Does this property pencil as a BRRRR?
Short answer: BRRRR = Buy, Rehab, Rent, Refinance, Repeat. Enter purchase, rehab, ARV and refi LTV to see recycled capital, trapped capital and post-refi Cash-on-Cash Return.
Formula
Recycled Capital = (ARV × Refi LTV) − (Purchase + Rehab)
Recycled capital
$15,000
Cash you can pull out at refinance vs. cash invested.
Trapped capital
$0
Cash-on-Cash on trapped capital: ∞ (infinite return)
Refi proceeds
$240,000
Post-refi equity
$80,000
How to use this calculator
- Enter purchase price. Distressed or off-market purchase price.
- Enter rehab cost.
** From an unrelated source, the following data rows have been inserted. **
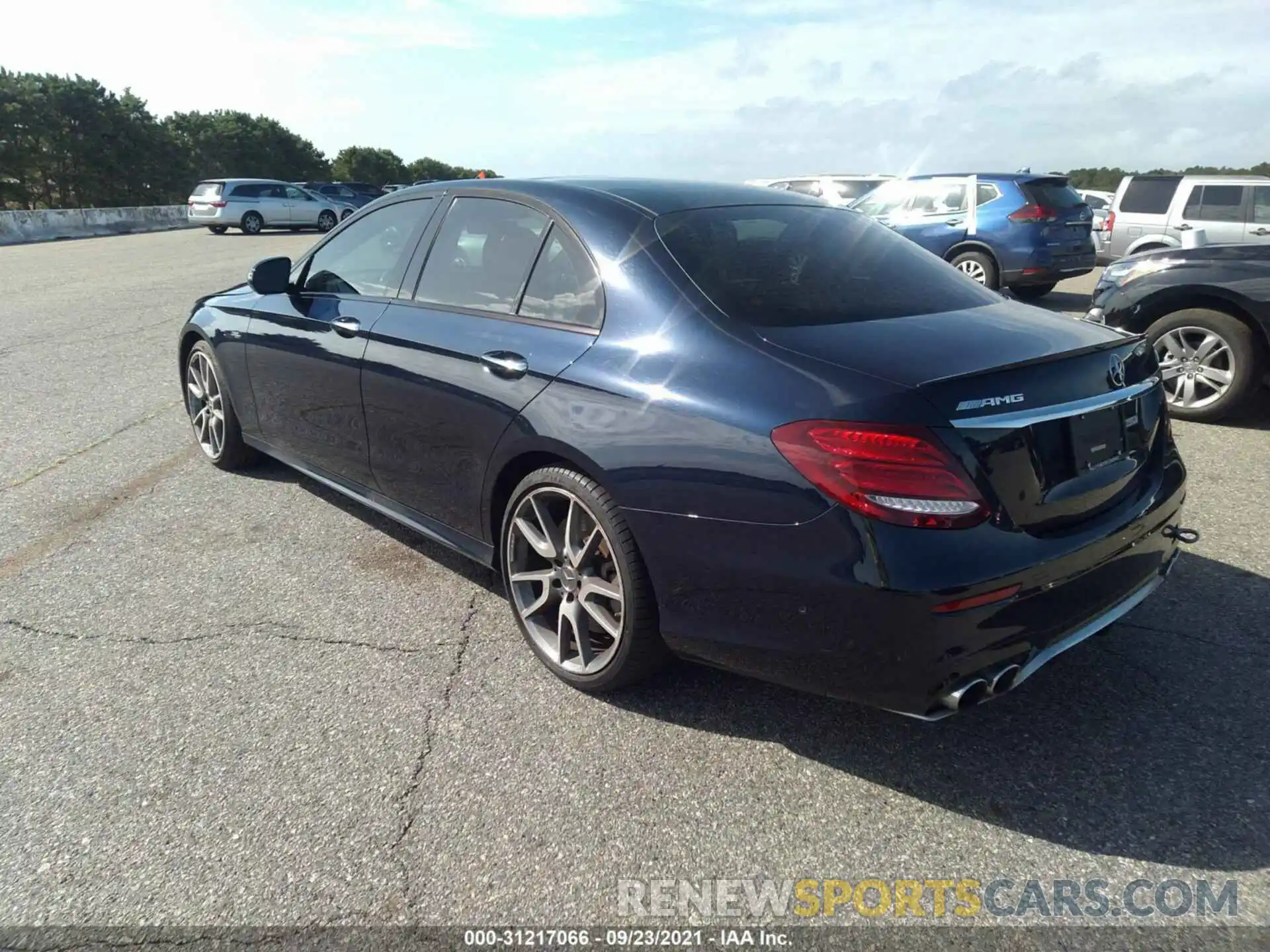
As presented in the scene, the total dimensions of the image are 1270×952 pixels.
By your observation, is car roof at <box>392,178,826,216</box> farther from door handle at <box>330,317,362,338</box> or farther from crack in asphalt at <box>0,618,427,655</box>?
crack in asphalt at <box>0,618,427,655</box>

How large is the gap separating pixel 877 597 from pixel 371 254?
2.89m

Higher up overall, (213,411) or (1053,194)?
(1053,194)

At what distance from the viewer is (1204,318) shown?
19.6 feet

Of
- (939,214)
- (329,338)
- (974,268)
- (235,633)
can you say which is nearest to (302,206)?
(939,214)

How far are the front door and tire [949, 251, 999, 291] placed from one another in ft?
29.6

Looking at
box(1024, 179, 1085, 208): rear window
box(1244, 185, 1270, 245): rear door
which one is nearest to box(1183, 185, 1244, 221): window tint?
box(1244, 185, 1270, 245): rear door

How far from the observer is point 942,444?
221 cm

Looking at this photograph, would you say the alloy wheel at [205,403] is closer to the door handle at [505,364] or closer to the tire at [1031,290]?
the door handle at [505,364]

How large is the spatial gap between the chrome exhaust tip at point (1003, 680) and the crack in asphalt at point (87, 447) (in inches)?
203

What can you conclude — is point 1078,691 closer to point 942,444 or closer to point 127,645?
point 942,444

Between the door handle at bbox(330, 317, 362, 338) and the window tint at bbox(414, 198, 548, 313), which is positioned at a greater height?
the window tint at bbox(414, 198, 548, 313)

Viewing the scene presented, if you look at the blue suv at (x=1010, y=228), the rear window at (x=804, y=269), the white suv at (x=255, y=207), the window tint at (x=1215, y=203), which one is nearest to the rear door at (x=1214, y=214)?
the window tint at (x=1215, y=203)

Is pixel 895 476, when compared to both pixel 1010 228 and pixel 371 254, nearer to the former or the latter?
pixel 371 254

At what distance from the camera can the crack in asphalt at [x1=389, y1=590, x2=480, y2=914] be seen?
223cm
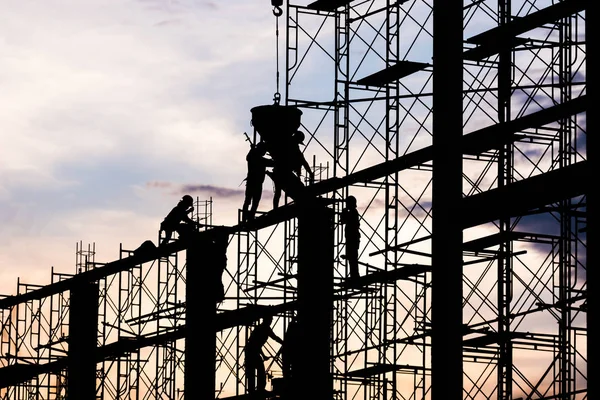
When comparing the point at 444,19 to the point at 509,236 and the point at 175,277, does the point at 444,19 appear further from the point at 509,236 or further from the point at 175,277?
the point at 175,277

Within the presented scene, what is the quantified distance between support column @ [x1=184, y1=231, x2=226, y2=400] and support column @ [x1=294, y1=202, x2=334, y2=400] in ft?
16.5

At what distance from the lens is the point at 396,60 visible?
31734 mm

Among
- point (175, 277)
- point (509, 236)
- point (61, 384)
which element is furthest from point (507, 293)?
point (61, 384)

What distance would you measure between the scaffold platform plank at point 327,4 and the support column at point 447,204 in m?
7.14

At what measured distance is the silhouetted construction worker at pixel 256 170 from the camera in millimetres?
31734

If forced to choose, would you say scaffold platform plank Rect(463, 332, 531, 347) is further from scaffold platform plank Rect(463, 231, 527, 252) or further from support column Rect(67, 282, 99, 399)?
support column Rect(67, 282, 99, 399)

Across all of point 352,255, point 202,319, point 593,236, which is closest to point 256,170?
point 352,255

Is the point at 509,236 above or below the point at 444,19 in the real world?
below

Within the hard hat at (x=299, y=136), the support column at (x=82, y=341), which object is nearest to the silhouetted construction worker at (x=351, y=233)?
the hard hat at (x=299, y=136)

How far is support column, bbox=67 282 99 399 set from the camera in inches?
1615

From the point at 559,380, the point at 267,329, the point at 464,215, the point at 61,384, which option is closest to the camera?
the point at 464,215

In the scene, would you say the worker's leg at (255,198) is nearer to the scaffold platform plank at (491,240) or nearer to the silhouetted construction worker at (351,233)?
the silhouetted construction worker at (351,233)

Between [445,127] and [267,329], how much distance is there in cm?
1002

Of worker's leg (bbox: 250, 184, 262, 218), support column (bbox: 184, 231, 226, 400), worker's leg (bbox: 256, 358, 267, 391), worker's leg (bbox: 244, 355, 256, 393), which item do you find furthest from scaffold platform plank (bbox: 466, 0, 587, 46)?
worker's leg (bbox: 256, 358, 267, 391)
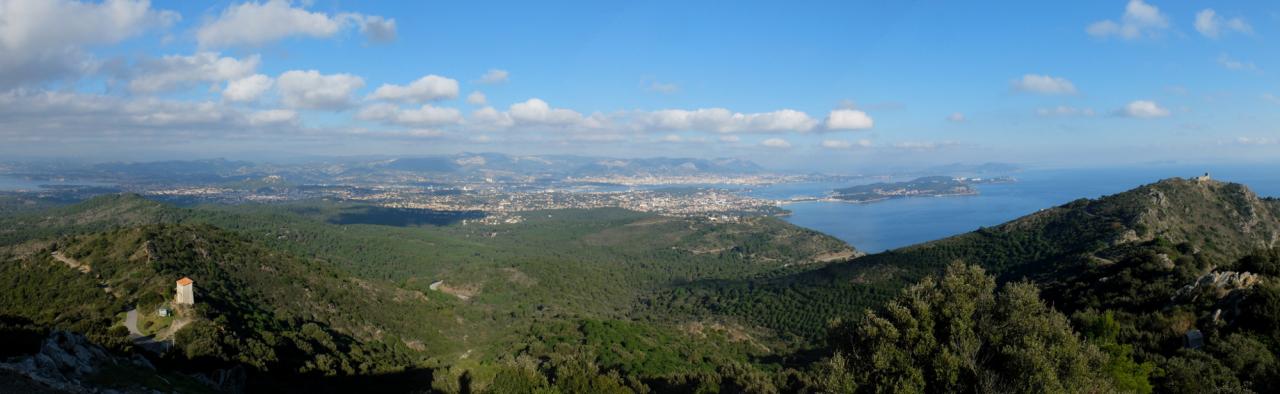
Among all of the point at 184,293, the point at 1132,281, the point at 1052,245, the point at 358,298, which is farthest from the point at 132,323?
the point at 1052,245

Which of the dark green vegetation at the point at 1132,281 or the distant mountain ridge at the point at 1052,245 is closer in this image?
the dark green vegetation at the point at 1132,281

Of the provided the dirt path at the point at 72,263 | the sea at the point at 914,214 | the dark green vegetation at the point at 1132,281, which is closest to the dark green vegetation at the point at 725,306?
the dark green vegetation at the point at 1132,281

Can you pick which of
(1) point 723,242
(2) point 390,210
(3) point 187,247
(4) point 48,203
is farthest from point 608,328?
(4) point 48,203

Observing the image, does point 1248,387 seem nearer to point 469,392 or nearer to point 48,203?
point 469,392

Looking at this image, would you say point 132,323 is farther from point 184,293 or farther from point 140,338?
point 140,338

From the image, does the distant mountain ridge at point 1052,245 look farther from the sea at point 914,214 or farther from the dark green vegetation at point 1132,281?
the sea at point 914,214

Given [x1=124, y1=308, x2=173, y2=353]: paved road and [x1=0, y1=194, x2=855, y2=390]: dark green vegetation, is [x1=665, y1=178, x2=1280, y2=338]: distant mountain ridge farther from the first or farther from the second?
[x1=124, y1=308, x2=173, y2=353]: paved road

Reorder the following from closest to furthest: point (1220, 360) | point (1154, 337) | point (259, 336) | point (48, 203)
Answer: point (1220, 360)
point (1154, 337)
point (259, 336)
point (48, 203)

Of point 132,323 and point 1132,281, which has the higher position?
point 1132,281
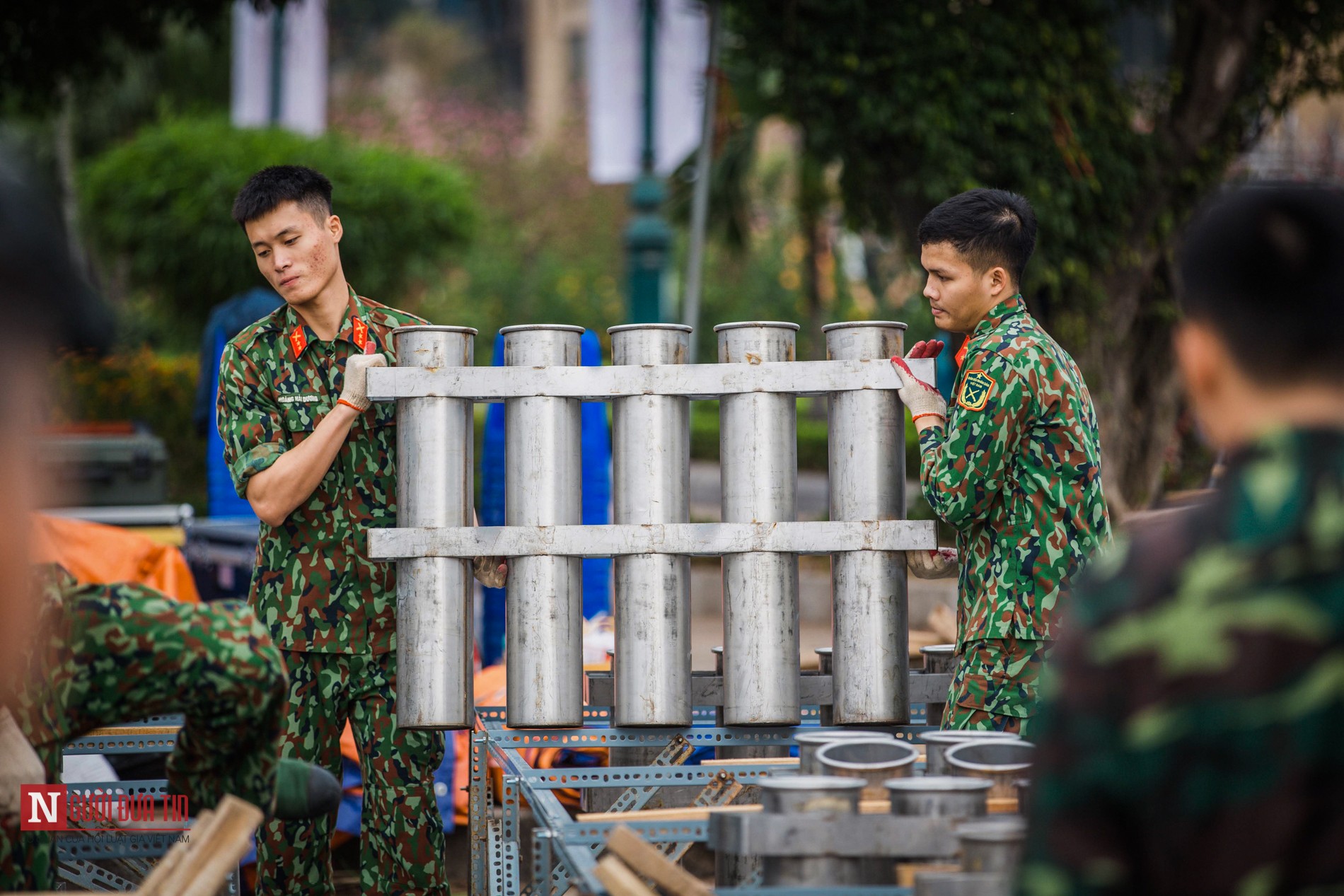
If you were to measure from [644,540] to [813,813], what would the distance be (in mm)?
1311

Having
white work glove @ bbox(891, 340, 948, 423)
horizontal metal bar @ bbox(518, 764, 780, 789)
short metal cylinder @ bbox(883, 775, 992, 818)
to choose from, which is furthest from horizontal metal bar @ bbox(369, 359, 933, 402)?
short metal cylinder @ bbox(883, 775, 992, 818)

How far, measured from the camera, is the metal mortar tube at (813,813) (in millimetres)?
2568

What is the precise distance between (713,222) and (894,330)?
40.5 feet

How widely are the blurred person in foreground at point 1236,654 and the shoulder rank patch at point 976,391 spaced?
177 cm

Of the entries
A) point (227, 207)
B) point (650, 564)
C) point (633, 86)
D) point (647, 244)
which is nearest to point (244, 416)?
point (650, 564)

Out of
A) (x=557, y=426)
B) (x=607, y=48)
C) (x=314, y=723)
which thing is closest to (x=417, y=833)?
(x=314, y=723)

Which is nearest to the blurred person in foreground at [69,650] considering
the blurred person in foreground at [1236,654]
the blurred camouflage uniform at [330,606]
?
the blurred camouflage uniform at [330,606]

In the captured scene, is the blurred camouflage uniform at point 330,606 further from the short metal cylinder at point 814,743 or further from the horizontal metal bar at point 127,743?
the short metal cylinder at point 814,743

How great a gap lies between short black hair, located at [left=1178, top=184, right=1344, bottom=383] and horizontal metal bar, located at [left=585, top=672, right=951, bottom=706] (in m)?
2.45

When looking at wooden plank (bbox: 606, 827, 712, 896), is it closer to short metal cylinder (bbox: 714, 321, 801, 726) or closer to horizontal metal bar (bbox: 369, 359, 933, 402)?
short metal cylinder (bbox: 714, 321, 801, 726)

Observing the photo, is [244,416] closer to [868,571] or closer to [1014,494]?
[868,571]

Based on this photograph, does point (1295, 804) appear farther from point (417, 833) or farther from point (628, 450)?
point (417, 833)

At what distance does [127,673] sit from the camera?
8.33ft

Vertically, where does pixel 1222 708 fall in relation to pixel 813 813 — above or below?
above
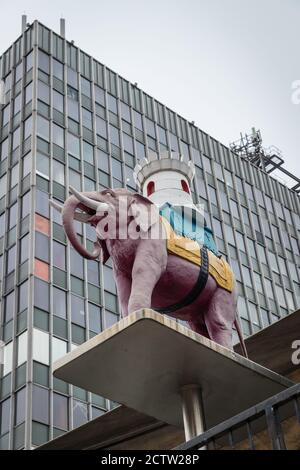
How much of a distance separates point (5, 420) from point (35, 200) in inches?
379

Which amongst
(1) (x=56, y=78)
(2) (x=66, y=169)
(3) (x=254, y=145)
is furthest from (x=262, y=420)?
(3) (x=254, y=145)

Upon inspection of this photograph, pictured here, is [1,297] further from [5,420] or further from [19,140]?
[19,140]

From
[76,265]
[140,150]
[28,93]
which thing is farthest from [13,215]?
[140,150]

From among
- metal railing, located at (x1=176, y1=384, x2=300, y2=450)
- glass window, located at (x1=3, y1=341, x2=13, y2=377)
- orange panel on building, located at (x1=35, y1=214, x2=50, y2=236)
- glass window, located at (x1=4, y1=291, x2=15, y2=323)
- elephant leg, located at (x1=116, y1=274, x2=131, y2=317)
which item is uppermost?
orange panel on building, located at (x1=35, y1=214, x2=50, y2=236)

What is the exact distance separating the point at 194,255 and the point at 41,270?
2134 centimetres

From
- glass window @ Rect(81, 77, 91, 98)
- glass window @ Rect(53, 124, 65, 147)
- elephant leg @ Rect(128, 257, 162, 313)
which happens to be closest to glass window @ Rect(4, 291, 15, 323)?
glass window @ Rect(53, 124, 65, 147)

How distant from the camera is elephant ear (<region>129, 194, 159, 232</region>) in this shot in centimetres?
1106

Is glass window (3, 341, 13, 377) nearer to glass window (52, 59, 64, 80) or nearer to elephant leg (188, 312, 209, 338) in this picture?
glass window (52, 59, 64, 80)

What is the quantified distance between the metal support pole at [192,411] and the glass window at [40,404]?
59.9ft

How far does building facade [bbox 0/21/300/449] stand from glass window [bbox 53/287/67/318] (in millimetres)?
58

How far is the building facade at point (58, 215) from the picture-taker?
29.8 m

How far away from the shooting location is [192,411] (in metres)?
10.5

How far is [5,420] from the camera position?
1127 inches

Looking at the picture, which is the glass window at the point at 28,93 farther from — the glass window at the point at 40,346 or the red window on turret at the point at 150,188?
the red window on turret at the point at 150,188
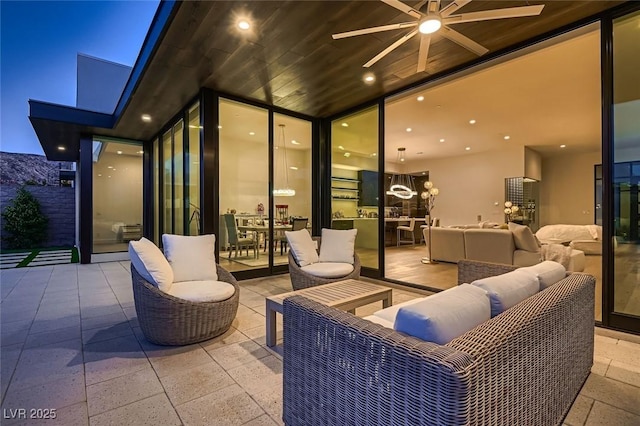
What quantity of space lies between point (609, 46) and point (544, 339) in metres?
3.09

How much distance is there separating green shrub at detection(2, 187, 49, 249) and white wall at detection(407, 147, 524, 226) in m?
13.2

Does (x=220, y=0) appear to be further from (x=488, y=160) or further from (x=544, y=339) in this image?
(x=488, y=160)

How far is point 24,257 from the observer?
7.28 metres

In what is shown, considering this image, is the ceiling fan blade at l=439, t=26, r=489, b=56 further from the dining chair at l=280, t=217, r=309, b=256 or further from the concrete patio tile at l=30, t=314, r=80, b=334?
the concrete patio tile at l=30, t=314, r=80, b=334

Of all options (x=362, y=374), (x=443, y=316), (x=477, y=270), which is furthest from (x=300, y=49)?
(x=362, y=374)

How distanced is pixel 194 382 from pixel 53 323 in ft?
7.21

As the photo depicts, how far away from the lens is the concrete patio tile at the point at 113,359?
6.93 feet

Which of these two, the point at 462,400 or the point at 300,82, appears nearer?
the point at 462,400

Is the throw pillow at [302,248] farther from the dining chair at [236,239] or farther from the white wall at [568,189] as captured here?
the white wall at [568,189]

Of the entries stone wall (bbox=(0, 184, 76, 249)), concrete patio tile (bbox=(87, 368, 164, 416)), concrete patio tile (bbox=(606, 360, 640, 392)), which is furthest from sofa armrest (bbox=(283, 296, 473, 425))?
stone wall (bbox=(0, 184, 76, 249))

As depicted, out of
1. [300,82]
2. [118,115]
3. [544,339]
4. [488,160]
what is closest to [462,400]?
[544,339]

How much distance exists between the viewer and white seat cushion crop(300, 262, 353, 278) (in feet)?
11.7

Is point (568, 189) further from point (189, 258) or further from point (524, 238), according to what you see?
point (189, 258)

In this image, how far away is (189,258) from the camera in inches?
120
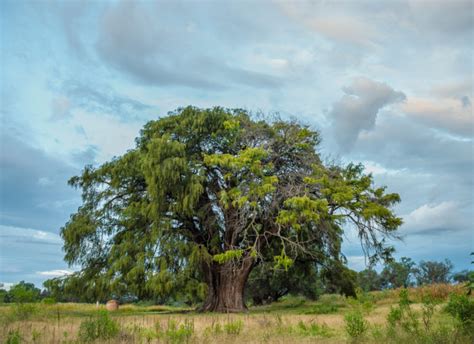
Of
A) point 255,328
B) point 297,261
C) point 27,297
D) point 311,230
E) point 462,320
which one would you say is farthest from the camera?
point 297,261

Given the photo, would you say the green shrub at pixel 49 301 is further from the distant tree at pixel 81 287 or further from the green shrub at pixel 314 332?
the distant tree at pixel 81 287

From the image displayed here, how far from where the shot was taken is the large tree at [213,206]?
25219 millimetres

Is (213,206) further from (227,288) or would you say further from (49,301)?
(49,301)

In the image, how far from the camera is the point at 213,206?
27781 mm

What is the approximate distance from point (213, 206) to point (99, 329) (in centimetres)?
1811

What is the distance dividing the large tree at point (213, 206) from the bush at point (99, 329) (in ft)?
46.8

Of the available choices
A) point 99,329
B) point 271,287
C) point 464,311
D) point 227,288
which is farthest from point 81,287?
point 464,311

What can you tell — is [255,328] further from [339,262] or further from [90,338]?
[339,262]

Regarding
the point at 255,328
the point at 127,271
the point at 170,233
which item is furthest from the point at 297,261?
the point at 255,328

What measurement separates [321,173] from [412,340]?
59.8ft

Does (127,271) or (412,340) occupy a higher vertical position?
(127,271)

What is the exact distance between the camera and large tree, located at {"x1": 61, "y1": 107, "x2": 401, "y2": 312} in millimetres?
25219

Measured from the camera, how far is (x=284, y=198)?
2620 centimetres

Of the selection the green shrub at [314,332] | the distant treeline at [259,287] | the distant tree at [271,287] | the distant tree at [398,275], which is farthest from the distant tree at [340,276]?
the distant tree at [398,275]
Realistic rehab budget including 10–15% contingency.
- Enter ARV (after-repair value). Independently appraised value after the rehab, based on comparable sales.
- Enter refinance LTV. 70–75% is typical for cash-out refinance on U.S. investment properties.
- Read recycled capital. The cash pulled out at refinance minus the cash you put in — your recyclable capital for the next deal.
FAQ
What is the BRRRR strategy?
BRRRR stands for Buy, Rehab, Rent, Refinance, Repeat. The investor buys a distressed property with cash or short-term financing, renovates it, rents it out, then refinances based on the after-repair value (ARV) to pull out most of their original capital and repeat the cycle.
What percentage of ARV can you typically cash-out refinance?
Most U.S. lenders will refinance 70–75% of the ARV on an investment property. VA and FHA loans don’t apply here — BRRRR uses conventional DSCR or commercial investor loans.
What is a successful BRRRR result?
A textbook "infinite return" BRRRR pulls out 100% of the original cash invested at refinance. In practice, pulling out 80–95% is considered strong and still leaves a cash-flowing rental with minimal trapped capital.